In contra-enquête zijn [geïntimeerde] , [D] , [A] en [G] als getuigen gehoord. [geïntimeerde] en [D] hebben verklaard dat zij een lat-relatie hebben. [D] getuigt dat zij de ene keer doordeweeks vrij heeft en de andere keer in het weekend en dat [geïntimeerde] als zij werkt in haar huis is om voor de kinderen te zorgen
[A]heeft, voor zover van belang, het volgende verklaard:
" [geïntimeerde] en ik hebben beiden gezag over ons zoontje. Eerst bezocht [B] hem in [plaats] en dan bracht hij hem zondags weer terug. Tegenwoordig gaat hij ook vaak naar [woonplaats 2] . Ik breng hem dan naar [plaats] en [geïntimeerde] neemt hem dan mee naar [woonplaats 2] . De woning in [plaats] is niet geschikt voor kinderen. … Ik weet dat [geïntimeerde] vaak in [plaats] is, omdat hij mij dat via WhatsApp laat weten. Hij bereidt zich daar ook voor op zijn werk. … Ik ben [geïntimeerde] sinds mijn vertrek altijd wel blijven bezoeken, maar mijn zoontje vindt het niet prettig daar om daar te overnachten.

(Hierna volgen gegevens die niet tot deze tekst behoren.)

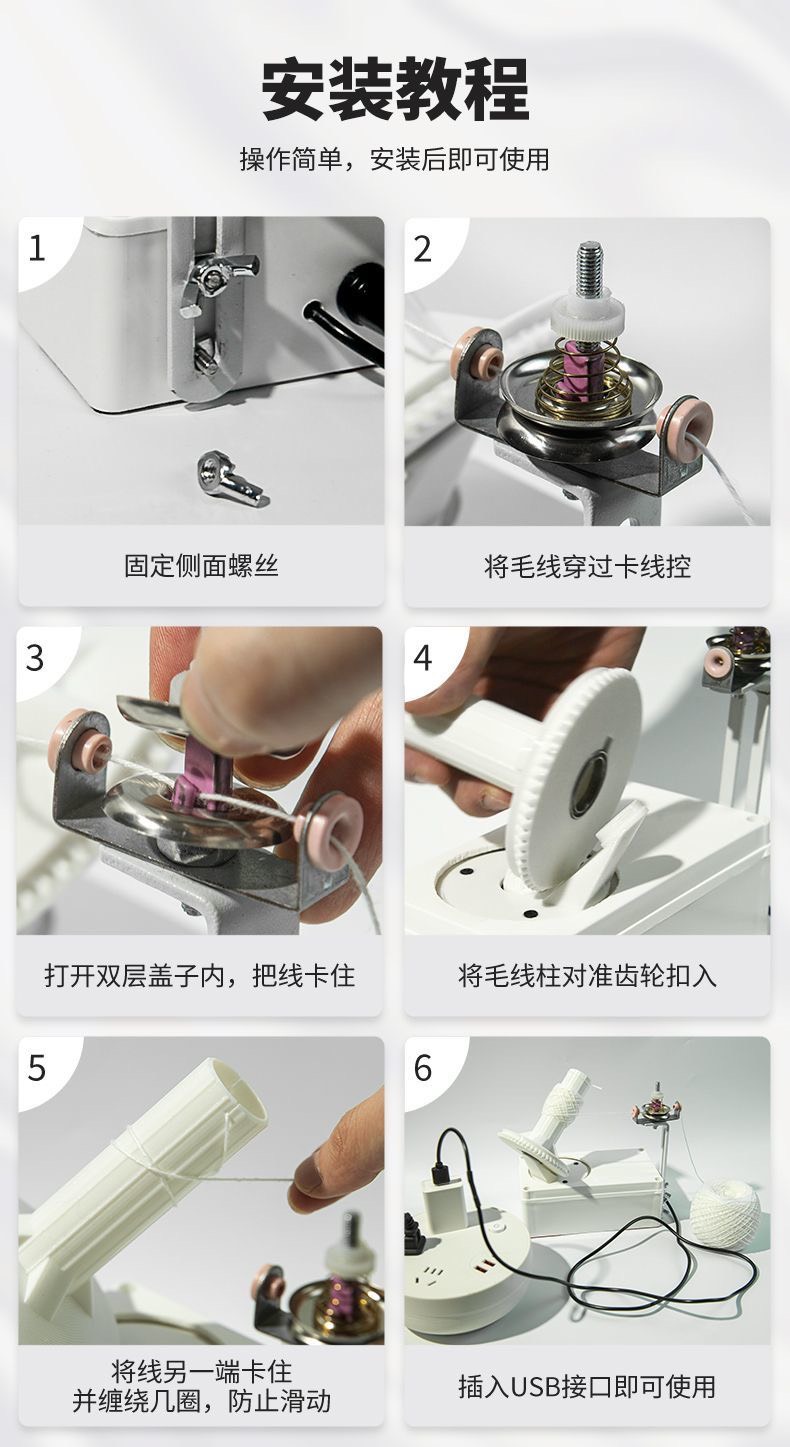 安装教程

操作简单，安装后即可使用

1

固定侧面螺丝

2

将毛线穿过卡线控

3

打开双层盖子内，把线卡住

4

将毛线柱对准齿轮扣入

5

将线另一端卡住
并缠绕几圈，防止滑动

6

插入USB接口即可使用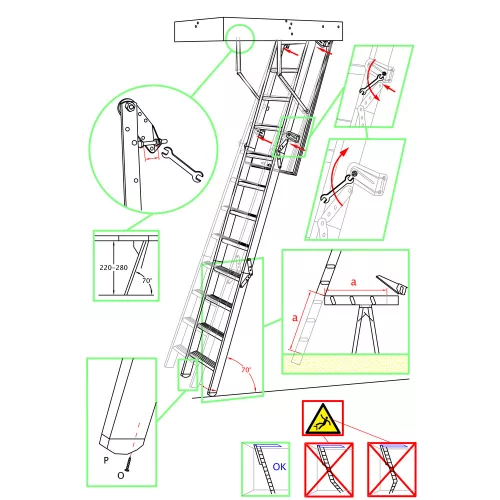 220–280
70°
a
a
70°
P
O
OK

Ik ga niet zonder mijn zoontje bij [geïntimeerde] langs. …
Ik haal mijn zoontje niet op in [woonplaats 2] of aan [plaats] . Hij wordt thuisgebracht. Soms gebeurt dat door [geïntimeerde] en soms gebeurt dat samen. Hij is elk weekend bij zijn zusjes en zijn vader, tenzij [geïntimeerde] werkt. Ze gaan ook wel eens ergens overnachten bijvoorbeeld bij familie. Dan gaan alle drie de kinderen mee."
[G] getuigt dat [geïntimeerde] in de periode van 2014-2016 altijd in de woning was.